TEXT SECTION:

※

"That's How I Beat Shaq" is a single from Aaron Carter's second  album, Aaron's Party (Come Get It). Released in 2001, the single was released with the permission of Shaquille O'Neal. The song was used in the trailer for Hey Arnold!: The Movie.

Music video
The video begins with Aaron riding a scooter with a dog playing Frisbee, followed by various scenes of Aaron playing basketball. It then shifts to him telling the story of how he met Shaquille O'Neal, who challenges him to a one-on-one basketball game. In the second verse, Aaron plans to distract Shaq in order to score points. Aaron finally emerges victorious, but it turns out that everything was a dream when Aaron hears his mother's voice. He is shocked, however, when he sees the jersey of Shaquille O'Neal. Throughout the video, Aaron is seen rapping in the basketball court and in the hoop.

Rematch
On the March 7, 2013 episode of Upload with Shaquille O'Neal, Shaq challenged Aaron Carter to a rematch after 12 years since the song. Shaq makes a deal that if Aaron Carter scores a single hoop against Shaq, the ex-Laker will donate $5,000 to the charity of Aaron's choice; Aaron replies that he is playing for The Aaron Carter Needs a Jet Ski Foundation. The game starts with the two staring each other down. Shaq steals the ball from Aaron and proceeds to score over 20 points, while Aaron can't make a single hoop. During the break, Shaq is seen eating nachos and offers some to Aaron, but then smacks them to the ground before Aaron can take any. The game continues with Aaron unable to score a single hoop. It then cuts back to the two staring and Aaron attempting again to score a single hoop with Shaq successfully preventing him. Aaron then reveals that the music video was only a joke which Shaq eventually understands in a somewhat sarcastic manner.

Track listing
Single – Aaron Carter – "That's How I Beat Shaq" (2001, CD)

※

DATA SHOWN:
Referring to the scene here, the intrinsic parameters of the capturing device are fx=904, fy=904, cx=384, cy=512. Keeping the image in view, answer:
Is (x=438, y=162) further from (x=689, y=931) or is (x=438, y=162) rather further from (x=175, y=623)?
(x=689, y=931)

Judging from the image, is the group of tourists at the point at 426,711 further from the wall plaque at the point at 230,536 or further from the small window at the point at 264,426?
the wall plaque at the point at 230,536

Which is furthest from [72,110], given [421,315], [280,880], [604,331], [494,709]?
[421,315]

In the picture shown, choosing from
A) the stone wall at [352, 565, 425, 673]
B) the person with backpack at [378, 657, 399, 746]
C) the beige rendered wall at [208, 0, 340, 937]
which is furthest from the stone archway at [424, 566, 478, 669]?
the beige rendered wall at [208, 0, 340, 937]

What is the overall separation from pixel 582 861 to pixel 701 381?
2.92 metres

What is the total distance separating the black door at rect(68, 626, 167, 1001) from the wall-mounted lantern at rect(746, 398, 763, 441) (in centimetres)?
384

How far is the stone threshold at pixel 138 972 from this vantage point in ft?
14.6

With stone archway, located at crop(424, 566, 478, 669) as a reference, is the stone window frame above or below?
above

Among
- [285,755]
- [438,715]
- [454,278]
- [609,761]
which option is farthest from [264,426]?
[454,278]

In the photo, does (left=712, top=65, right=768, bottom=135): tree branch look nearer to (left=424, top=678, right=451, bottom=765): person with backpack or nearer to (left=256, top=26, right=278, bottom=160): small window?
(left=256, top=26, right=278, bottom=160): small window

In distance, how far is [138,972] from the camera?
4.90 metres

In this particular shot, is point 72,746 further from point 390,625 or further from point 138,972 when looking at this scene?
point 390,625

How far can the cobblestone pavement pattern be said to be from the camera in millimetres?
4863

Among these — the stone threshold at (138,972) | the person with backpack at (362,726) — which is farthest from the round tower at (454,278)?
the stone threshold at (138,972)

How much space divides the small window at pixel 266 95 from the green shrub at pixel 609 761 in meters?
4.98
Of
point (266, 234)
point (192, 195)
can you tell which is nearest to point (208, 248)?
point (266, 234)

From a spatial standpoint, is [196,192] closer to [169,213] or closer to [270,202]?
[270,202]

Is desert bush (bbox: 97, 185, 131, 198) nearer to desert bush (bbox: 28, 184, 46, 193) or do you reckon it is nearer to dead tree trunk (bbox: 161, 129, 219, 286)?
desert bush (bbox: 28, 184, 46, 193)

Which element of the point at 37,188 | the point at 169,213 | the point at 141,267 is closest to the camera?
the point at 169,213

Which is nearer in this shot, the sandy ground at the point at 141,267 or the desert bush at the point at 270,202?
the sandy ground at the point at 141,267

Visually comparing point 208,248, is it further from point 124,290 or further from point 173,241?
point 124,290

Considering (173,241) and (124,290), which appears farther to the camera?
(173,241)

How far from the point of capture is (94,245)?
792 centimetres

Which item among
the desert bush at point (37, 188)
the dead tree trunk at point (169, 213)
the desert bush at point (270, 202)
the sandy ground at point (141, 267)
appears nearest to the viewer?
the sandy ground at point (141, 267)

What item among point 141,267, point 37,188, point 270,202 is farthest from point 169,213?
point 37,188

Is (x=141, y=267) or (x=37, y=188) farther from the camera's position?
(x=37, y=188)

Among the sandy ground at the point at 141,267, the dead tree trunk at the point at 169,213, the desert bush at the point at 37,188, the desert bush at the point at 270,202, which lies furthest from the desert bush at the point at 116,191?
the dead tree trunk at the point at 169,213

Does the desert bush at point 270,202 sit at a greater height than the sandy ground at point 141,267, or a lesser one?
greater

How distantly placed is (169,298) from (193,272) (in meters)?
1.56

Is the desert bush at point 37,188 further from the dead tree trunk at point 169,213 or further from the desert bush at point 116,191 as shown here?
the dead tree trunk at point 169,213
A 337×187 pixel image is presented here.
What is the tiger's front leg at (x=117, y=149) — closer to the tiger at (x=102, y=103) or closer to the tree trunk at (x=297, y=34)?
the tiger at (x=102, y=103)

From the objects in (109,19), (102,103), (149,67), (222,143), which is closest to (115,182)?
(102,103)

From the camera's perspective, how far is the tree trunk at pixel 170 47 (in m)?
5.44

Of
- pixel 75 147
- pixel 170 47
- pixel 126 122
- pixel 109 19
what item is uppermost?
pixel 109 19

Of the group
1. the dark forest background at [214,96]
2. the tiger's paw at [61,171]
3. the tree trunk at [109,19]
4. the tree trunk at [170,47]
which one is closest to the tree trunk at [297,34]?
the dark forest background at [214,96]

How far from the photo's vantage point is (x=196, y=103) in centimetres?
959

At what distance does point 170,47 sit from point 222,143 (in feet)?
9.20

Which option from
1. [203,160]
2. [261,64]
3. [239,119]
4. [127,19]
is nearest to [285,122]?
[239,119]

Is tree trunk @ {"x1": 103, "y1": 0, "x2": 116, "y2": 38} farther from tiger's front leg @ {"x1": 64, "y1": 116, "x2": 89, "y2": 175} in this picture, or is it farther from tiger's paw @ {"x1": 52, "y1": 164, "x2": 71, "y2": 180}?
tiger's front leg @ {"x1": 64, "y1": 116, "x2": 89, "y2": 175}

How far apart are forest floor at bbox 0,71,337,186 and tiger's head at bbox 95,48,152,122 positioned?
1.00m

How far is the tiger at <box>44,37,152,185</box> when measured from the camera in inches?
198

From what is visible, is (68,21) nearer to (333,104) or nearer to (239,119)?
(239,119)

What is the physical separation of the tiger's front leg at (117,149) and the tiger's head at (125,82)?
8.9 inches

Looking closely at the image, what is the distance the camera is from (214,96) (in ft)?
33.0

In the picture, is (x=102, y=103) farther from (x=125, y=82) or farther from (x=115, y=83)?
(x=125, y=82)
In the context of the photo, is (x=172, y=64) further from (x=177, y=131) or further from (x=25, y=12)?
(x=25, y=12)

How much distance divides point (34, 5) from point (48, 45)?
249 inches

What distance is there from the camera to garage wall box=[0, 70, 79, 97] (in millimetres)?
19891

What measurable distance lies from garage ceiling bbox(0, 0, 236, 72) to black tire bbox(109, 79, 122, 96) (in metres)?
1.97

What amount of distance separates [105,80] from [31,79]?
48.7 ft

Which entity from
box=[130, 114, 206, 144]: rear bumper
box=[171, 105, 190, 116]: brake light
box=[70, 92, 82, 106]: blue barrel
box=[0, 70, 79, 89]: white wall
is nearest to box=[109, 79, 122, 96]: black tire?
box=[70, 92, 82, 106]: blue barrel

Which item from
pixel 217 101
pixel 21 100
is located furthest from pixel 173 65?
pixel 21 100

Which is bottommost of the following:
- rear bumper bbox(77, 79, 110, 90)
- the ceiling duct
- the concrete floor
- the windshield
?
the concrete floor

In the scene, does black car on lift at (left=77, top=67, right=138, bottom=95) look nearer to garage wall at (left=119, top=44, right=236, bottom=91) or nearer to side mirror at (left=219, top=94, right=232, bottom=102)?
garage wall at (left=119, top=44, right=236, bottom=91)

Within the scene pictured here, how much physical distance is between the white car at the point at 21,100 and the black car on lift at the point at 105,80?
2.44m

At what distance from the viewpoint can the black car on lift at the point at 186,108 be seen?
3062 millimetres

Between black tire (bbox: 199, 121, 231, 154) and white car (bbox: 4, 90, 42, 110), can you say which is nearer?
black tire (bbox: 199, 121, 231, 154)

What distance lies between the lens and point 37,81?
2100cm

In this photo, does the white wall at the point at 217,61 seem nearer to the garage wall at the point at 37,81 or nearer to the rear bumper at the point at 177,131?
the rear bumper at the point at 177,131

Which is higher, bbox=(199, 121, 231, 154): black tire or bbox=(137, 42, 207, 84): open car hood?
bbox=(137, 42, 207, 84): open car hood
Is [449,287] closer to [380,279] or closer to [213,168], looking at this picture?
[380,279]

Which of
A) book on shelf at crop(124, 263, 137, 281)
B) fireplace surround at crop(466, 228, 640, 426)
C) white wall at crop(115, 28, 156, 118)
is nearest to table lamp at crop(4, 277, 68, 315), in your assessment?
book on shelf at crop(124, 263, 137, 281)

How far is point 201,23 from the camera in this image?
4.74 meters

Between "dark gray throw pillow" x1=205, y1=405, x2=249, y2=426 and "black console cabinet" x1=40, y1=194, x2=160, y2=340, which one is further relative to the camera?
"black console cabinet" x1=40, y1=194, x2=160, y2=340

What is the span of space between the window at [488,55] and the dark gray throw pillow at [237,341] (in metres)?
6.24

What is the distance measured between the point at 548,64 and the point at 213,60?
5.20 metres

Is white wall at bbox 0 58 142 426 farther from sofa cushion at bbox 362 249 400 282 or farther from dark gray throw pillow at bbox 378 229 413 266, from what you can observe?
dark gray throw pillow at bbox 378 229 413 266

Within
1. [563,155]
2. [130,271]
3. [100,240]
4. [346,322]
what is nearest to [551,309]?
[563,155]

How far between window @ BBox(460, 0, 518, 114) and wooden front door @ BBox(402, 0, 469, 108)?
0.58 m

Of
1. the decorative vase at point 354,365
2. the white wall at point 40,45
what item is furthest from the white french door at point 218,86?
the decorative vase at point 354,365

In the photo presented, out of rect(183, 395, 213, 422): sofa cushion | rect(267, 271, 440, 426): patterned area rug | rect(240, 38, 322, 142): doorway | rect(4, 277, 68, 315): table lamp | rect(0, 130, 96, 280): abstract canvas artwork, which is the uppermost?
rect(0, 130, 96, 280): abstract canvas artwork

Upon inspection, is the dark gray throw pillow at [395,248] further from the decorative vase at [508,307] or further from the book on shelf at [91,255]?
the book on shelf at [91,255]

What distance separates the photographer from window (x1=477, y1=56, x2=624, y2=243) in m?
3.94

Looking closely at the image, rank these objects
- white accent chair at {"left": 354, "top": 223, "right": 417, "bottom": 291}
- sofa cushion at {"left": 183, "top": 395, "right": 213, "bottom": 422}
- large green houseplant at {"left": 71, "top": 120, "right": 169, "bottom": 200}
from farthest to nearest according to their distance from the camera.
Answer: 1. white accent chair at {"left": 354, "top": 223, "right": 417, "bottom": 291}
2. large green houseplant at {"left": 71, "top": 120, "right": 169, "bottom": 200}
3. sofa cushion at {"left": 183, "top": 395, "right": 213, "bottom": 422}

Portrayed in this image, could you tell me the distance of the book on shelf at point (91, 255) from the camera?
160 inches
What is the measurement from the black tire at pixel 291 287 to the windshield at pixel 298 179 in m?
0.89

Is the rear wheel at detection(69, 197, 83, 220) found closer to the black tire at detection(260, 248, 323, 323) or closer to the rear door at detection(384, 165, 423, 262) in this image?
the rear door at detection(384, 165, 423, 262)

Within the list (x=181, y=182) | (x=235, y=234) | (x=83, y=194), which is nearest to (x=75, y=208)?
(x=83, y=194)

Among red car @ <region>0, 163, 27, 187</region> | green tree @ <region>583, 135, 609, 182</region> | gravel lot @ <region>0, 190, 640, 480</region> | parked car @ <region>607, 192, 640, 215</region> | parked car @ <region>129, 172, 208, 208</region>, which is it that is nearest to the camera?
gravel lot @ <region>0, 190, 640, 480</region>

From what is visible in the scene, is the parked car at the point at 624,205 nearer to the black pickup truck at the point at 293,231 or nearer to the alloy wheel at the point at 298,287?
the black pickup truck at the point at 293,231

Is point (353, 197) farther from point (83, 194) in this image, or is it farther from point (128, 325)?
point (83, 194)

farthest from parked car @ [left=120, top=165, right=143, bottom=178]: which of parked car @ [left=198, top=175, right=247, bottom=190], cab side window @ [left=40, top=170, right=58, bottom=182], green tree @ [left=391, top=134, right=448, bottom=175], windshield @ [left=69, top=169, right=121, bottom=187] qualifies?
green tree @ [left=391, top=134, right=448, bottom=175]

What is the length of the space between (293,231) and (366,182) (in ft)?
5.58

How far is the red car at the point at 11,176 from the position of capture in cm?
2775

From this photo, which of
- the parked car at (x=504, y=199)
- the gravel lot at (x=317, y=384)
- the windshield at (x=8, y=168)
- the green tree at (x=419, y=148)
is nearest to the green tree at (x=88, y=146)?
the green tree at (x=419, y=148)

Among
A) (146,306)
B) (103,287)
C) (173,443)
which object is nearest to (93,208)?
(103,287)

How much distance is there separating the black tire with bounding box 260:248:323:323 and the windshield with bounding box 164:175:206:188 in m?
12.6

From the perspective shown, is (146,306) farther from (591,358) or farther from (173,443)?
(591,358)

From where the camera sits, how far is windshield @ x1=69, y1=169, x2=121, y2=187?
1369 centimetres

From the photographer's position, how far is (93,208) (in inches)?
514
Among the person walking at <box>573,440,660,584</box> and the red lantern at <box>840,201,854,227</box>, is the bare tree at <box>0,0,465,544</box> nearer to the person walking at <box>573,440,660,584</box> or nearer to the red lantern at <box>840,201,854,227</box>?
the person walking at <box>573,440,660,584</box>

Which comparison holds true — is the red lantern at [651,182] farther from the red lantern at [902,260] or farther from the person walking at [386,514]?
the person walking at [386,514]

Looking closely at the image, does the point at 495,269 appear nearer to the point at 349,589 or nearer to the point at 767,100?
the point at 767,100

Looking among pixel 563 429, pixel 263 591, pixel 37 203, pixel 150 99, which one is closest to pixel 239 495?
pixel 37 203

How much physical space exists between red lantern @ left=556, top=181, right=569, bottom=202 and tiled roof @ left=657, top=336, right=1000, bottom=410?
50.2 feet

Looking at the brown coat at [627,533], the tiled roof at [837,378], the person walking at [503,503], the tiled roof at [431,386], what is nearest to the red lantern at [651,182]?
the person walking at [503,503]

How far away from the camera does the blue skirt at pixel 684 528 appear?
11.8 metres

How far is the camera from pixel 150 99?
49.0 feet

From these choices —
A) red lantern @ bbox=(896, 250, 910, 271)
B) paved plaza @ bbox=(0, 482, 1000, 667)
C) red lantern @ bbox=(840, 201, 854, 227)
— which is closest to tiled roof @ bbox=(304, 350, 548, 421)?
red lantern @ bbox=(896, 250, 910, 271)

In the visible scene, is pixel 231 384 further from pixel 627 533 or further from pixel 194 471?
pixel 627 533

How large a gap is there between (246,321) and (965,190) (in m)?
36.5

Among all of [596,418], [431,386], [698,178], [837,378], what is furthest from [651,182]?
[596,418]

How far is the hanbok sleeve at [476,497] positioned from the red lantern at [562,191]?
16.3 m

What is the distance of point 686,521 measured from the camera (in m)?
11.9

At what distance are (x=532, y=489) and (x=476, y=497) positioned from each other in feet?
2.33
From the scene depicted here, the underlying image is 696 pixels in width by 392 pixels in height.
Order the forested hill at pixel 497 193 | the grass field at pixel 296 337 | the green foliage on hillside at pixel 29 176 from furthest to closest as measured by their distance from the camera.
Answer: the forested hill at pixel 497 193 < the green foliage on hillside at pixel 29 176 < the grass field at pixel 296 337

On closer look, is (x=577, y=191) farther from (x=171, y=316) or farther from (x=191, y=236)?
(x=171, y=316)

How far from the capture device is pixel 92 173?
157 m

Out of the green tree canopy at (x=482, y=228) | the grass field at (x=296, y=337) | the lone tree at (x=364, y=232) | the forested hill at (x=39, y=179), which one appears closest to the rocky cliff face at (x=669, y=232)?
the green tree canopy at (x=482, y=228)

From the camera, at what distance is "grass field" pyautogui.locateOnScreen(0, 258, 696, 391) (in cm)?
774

※

EXERCISE TASKS:
**A.** Which song, album, film, and TV program titles does the text about the Aaron Carter single mention? List all of them.
**B.** Duplicate the listing from the line containing "How far from the capture" through the end of the listing.

SOLUTIONS TO EACH TASK:
**A.**
- "That's How I Beat Shaq"
- Aaron's Party (Come Get It)
- Hey Arnold!: The Movie
- Upload with Shaquille O'Neal

**B.**
How far from the capture device is pixel 92 173?
157 m

Out of the green tree canopy at (x=482, y=228) | the grass field at (x=296, y=337) | the lone tree at (x=364, y=232) | the forested hill at (x=39, y=179), which one appears closest to the rocky cliff face at (x=669, y=232)?
the green tree canopy at (x=482, y=228)

From the camera, at what distance is "grass field" pyautogui.locateOnScreen(0, 258, 696, 391) (in cm)?
774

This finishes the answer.